At the same time I also recognized how familiar this feeling is to me of what is called ‘derealization’.  Coming awake from my sleeping dreams last night into the out-of-the-ordinary experience of witnessing a massive fireworks display at midnight simply by opening my eyes and sitting up in bed did NOT feel real when I remembered it today.  In fact, it did not feel real last night when it happened, either.

And then it struck me that perhaps if I wrote this simple post it might help those who have no clear idea what the ‘derealization’ aspect of dissociation feels like might be able to glimpse for an instant through my words what our life in our body often feels like for may severe infant-child abuse survivors.

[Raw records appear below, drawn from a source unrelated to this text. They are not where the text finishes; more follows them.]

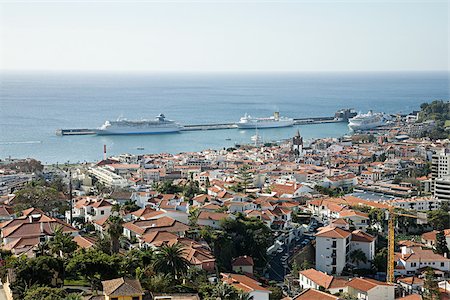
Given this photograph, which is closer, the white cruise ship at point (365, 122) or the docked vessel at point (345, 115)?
the white cruise ship at point (365, 122)

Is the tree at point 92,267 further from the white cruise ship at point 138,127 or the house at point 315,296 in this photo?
the white cruise ship at point 138,127

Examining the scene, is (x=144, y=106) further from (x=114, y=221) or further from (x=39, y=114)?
(x=114, y=221)

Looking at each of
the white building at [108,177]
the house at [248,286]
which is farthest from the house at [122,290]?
the white building at [108,177]

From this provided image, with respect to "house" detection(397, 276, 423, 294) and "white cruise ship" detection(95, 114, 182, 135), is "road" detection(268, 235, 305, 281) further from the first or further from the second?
"white cruise ship" detection(95, 114, 182, 135)

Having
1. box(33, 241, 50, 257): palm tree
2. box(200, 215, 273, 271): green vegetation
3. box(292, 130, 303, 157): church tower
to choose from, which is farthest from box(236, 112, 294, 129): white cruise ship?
box(33, 241, 50, 257): palm tree

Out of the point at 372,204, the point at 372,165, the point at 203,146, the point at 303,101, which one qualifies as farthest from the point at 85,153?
the point at 303,101

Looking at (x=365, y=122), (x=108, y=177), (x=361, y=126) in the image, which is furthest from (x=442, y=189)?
(x=365, y=122)
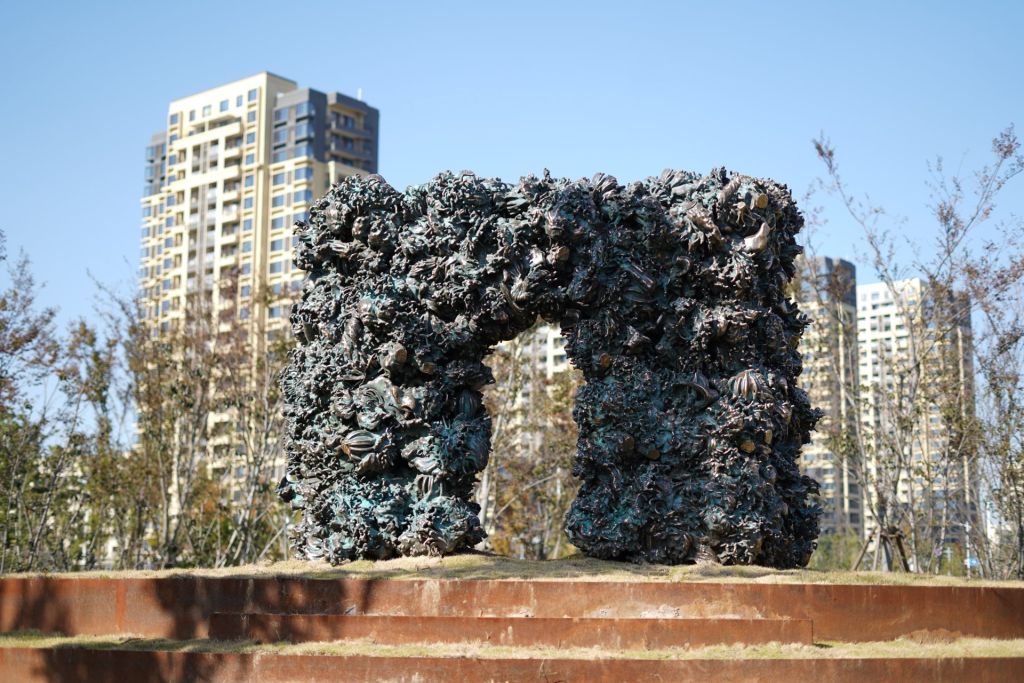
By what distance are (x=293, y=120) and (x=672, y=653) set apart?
46427 mm

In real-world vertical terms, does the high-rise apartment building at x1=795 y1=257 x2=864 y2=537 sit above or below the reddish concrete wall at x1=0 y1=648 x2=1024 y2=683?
above

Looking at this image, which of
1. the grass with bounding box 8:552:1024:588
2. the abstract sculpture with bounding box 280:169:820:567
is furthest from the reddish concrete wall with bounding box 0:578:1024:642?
the abstract sculpture with bounding box 280:169:820:567

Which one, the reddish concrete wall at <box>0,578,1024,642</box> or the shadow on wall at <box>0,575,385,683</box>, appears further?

Most everyone who experiences trauma — and nearly everyone does at some point in their life — will, during the ACTIVE experience of the ongoing trauma itself experience what I mentioned in an earlier post this week — the altered sense of time and experience that happens during the peritraumatic experience of acute trauma.  But most people ‘get over it’ quickly and do not go forward into the rest of their lives with posttraumatic (PTSD) changes in the way their body-brain processes their experience of life.

There was nothing traumatic about what I am describing (although fireworks is a symbolic display of the violent trauma of war), but it was also not quite ordinary, either.  But what matters to me is that I was given a very clear event that helps me name and describe how sometimes life doesn’t feel quite real when things happen, and things don’t feel quite real when they are remembered — which leads me to briefly mention yet another arm of dissociation — depersonalization — which is the experience of the person having both experience and the memory of experience not feeling real, either!

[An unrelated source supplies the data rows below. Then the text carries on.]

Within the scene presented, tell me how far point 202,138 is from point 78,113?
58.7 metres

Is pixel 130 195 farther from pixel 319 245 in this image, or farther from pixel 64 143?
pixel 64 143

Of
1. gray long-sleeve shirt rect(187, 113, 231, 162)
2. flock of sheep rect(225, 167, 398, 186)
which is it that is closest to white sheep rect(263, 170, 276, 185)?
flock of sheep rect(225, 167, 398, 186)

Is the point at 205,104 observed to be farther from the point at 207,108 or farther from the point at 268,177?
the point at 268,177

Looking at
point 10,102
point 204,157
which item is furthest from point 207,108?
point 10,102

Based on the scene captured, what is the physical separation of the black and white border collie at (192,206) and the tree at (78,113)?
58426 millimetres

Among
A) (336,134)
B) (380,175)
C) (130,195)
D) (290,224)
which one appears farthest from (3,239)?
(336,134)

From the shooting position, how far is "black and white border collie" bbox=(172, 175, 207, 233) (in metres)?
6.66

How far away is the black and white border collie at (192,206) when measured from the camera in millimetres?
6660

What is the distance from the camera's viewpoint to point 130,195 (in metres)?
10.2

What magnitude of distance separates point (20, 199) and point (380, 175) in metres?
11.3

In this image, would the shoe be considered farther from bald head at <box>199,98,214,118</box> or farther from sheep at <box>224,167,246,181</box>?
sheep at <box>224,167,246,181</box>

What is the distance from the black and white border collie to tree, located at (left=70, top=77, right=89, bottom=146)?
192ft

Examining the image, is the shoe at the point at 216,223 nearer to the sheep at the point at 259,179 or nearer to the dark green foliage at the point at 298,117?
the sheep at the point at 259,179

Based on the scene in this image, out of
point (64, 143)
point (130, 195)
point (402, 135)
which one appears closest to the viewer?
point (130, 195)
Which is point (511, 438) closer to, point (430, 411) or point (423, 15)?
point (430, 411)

Numb, distanced, remote, operating on the other side of a void, having the void within, out of synch with time and place — there are as many ways to describe what dissociation ‘symptoms’ feel like as there are people who have experienced it.  While some-many severe abuse and trauma survivors (war veterans included) have no choice but to live continually trying to battle their way out of these sensations, all of us would probably rather be able to say, “I have no idea what you are talking about.”